Donald Molosi is one of Botswana’s most precious talents. A playwright, actor, book writer and director, Molosi credits include starring in Broadway productions and Hollywood films, such as A United Kingdom and Green Zone, alongside US actor Matt Damon. With a coveted resume that includes having obtained a Master of Arts degree in Theatre and Performance Studies from the University of California Santa Barbara and winning Best Short Solo Award at United Solo Theatre Festival for his theatre performance as former president of Botswana Seretse Khama, Molosi recently released the film trailer for the adaptation of his book We Are Blue, a collection of plays Blue, Black and White and Motswana: Africa, Dream Again. We Are Blue, a documentary, visualises Botswana through the eyes of Molosi and according to the Botswana Guardian, “explores some fundamental life questions about identity and belonging, about being a Motswana, and about the contradictions inherent in the country he loves”.

Maria João Ganga 

Maria João Ganga is arguably the godmother of Angolan cinema and the first woman to direct a feature film in the south-central African country. An alumni of École supérieure d'études cinématographiques, or ESEC film school, in Paris and also an accomplished playwright and theatre director, the multitalented Maria became touted in the industry with the release of her first film in 2004, titled Hollow City (Na Cidade Vazia), is an adaptation of Artur Carlos Maurício Pestana dos Santos’s book. Angola-born Maria took home the Special Jury Prize at the Paris Film Festival for the movie, which has shown at several festivals across the globe, and has worked as assistant director on films such as Rostov-Luanda, a documentary by Mauritanian filmmaker of critical acclaim Abderrahmane Sissako.

Charles Shemu Joyah 

Award-winning filmmaker and producer Charles Shemu Joyah makes movies that continue to showcase Malawi’s film industry. A multitalented creative and scientist, born in Zimbabwe, Charles - who has an academic background in the sciences - is an award-winning published author, and has also garnered much fanfare for his gripping screenplays, which he has turned into films.

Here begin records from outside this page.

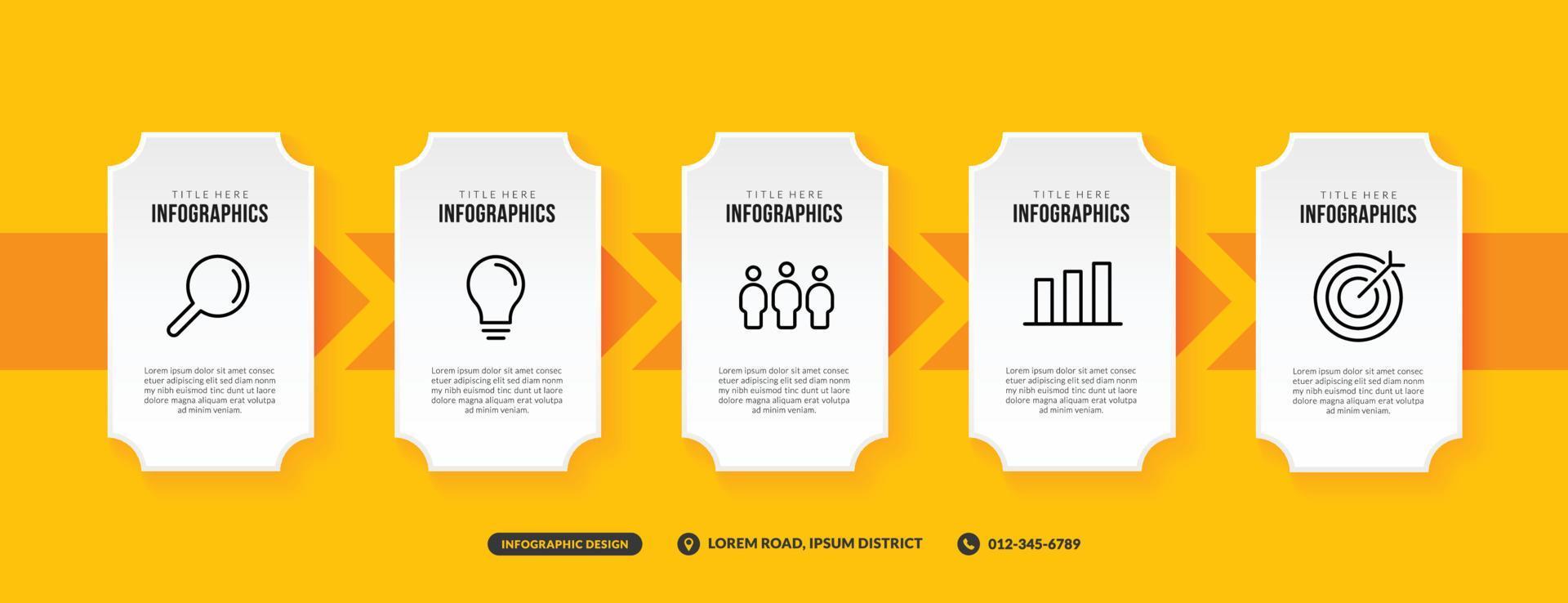 TITLE HERE
INFOGRAPHICS

Lorem ipsum dolor sit amet consec etuer adipiscing elit sed diam nonm my nibh euismod tinc dunt ut laore dolore magna aliquam erat volutpa ad minim veniam.

TITLE HERE
INFOGRAPHICS

Lorem ipsum dolor sit amet consec etuer adipiscing elit sed diam nonm my nibh euismod tinc dunt ut laore dolore magna aliquam erat volutpa ad minim veniam.

TITLE HERE
INFOGRAPHICS

Lorem ipsum dolor sit amet consec etuer adipiscing elit sed diam nonm my nibh euismod tinc dunt ut laore dolore magna aliquam erat volutpa ad minim veniam.

TITLE HERE
INFOGRAPHICS

Lorem ipsum dolor sit amet consec etuer adipiscing elit sed diam nonm my nibh euismod tinc dunt ut laore dolore magna aliquam erat volutpa ad minim veniam.

TITLE HERE
INFOGRAPHICS

Lorem ipsum dolor sit amet consec etuer adipiscing elit sed diam nonm my nibh euismod tinc dunt ut laore dolore magna aliquam erat volutpa ad minim veniam.

INFOGRAPHIC DESIGN
LOREM ROAD, IPSUM DISTRICT
012-345-6789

His latest movie, The Road to Sunrise,  about two workers who learn to rely on each other as they struggle to survive in the unforgiving townships of Blantyre, Malawi, was nominated for an Academy Award in 2018 in the Best Foreign Language Film category, making this the first Malawian movie nominated for the coveted Oscar. The Road to Sunrise also scooped an award at the AMVAs, or Africa Magic Viewers’ Choice Awards, for best Southern African film.